* _Instruction_:
Write each line exactly, from the line that holds "How far is the point" through the final line of the material, and no other line.
# Start of Task data
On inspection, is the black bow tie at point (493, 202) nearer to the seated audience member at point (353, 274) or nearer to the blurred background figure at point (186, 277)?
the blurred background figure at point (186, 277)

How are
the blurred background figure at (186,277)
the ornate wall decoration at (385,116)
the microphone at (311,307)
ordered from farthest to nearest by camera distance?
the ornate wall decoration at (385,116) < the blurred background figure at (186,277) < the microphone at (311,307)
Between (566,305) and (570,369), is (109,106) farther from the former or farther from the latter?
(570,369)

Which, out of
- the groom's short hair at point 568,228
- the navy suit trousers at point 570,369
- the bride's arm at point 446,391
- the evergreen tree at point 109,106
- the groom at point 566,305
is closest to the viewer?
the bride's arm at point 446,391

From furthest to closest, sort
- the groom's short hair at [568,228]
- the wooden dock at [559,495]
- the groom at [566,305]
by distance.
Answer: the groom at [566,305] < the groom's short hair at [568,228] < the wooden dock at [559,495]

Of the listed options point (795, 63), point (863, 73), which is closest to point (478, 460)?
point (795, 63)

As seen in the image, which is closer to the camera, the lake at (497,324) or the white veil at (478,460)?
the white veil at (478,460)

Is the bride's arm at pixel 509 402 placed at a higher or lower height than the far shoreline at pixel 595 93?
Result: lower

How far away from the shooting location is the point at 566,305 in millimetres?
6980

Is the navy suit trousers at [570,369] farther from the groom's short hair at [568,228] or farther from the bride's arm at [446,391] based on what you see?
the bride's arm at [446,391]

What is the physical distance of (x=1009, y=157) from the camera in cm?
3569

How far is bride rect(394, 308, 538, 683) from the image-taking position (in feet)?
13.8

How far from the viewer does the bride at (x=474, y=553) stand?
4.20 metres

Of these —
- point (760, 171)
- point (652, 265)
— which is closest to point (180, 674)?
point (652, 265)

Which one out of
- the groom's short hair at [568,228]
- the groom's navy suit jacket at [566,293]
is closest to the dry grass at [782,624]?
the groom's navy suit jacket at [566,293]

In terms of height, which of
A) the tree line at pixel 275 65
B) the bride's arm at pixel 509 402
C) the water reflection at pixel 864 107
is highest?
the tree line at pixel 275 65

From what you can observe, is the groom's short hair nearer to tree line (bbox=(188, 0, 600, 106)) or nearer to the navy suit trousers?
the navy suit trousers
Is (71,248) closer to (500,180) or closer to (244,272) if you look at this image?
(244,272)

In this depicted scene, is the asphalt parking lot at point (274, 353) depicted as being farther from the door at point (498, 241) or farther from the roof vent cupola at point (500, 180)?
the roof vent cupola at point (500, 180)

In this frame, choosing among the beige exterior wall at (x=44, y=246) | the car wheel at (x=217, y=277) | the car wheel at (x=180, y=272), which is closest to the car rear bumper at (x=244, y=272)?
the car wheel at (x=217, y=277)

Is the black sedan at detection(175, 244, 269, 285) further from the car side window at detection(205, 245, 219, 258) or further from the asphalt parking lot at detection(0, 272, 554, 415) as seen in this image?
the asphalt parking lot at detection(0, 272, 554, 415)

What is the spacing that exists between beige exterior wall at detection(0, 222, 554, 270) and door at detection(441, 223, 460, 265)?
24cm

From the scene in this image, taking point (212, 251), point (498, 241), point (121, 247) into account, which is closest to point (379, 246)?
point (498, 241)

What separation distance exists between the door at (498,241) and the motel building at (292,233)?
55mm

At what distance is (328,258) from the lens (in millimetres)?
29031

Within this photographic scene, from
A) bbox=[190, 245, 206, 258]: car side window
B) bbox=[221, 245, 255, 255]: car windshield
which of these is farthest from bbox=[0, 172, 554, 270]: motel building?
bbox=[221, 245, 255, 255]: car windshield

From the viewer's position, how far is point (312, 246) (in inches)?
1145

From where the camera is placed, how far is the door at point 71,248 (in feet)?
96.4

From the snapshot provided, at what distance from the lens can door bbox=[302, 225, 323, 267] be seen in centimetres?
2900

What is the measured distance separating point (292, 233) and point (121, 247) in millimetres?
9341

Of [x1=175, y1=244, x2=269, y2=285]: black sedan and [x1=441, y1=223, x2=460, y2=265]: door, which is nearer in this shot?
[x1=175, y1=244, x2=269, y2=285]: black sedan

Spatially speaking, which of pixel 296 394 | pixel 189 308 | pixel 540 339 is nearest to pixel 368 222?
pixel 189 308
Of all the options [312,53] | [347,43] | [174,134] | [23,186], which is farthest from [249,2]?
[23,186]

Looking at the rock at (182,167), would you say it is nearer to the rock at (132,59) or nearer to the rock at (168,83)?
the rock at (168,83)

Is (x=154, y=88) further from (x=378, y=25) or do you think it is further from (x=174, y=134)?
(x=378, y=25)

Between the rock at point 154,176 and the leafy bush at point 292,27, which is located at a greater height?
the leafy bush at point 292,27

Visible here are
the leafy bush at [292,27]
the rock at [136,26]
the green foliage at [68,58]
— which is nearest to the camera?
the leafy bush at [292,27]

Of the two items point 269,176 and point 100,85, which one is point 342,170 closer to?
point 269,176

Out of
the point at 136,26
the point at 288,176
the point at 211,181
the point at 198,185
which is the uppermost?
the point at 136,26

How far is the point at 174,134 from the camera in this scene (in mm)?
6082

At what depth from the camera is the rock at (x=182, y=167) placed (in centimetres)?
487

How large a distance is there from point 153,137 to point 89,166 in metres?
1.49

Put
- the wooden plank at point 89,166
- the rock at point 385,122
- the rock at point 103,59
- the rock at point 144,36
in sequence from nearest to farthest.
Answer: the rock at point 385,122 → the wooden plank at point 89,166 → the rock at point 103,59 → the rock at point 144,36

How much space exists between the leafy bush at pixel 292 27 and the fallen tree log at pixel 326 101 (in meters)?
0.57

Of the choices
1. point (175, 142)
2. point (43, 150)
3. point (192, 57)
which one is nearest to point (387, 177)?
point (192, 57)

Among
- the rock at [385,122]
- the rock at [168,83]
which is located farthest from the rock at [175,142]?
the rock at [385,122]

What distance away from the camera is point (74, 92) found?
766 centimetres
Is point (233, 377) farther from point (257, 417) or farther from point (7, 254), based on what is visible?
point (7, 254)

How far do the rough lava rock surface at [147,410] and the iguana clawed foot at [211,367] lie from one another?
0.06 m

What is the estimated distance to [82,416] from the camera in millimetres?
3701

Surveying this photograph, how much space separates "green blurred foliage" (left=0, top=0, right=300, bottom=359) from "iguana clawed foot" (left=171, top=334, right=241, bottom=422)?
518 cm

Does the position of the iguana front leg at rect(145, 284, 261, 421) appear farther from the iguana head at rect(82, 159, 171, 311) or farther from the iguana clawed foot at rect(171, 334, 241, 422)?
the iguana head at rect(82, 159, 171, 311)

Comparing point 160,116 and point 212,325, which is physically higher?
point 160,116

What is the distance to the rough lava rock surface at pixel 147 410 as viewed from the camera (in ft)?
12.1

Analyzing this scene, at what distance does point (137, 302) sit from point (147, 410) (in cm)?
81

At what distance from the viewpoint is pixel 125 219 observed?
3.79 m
# End of Task data
* _Written reply_:
How far is the point at 174,134 from the camera in this scene (in mm)?
6082

At what depth from the camera is the rock at (x=182, y=167) placed (in centimetres)?
487

How large a distance is there from point 153,137 to point 89,166 in metres?
1.49

Put
- the wooden plank at point 89,166
- the rock at point 385,122
- the rock at point 103,59
- the rock at point 144,36
in sequence from nearest to farthest.
Answer: the rock at point 385,122 → the wooden plank at point 89,166 → the rock at point 103,59 → the rock at point 144,36

How much space exists between the leafy bush at pixel 292 27 and the fallen tree log at pixel 326 101 (in meters)?
0.57

Of the choices
1. point (175, 142)
2. point (43, 150)
3. point (192, 57)
which one is nearest to point (387, 177)?
point (192, 57)

Among
- the rock at [385,122]
- the rock at [168,83]
which is located farthest from the rock at [175,142]?
the rock at [385,122]

What distance away from the camera is point (74, 92) found?
766 centimetres
Is point (233, 377) farther from point (257, 417) or farther from point (7, 254), based on what is visible?
point (7, 254)

How far do the rough lava rock surface at [147,410] and the iguana clawed foot at [211,367] lie from one another?
0.06 m

What is the estimated distance to [82,416] from the camera in millimetres?
3701

Surveying this photograph, how much space separates "green blurred foliage" (left=0, top=0, right=300, bottom=359) from "iguana clawed foot" (left=171, top=334, right=241, bottom=422)?
518 cm

Does the position of the iguana front leg at rect(145, 284, 261, 421) appear farther from the iguana head at rect(82, 159, 171, 311) or farther from the iguana clawed foot at rect(171, 334, 241, 422)?
the iguana head at rect(82, 159, 171, 311)

Comparing point 160,116 and point 212,325, which is physically higher?
point 160,116

What is the distance to the rough lava rock surface at pixel 147 410 as viewed from the camera (in ft)?
12.1

Analyzing this scene, at what distance does point (137, 302) sit from point (147, 410) (in cm)?
81

At what distance from the viewpoint is pixel 125 219 observed?
3.79 m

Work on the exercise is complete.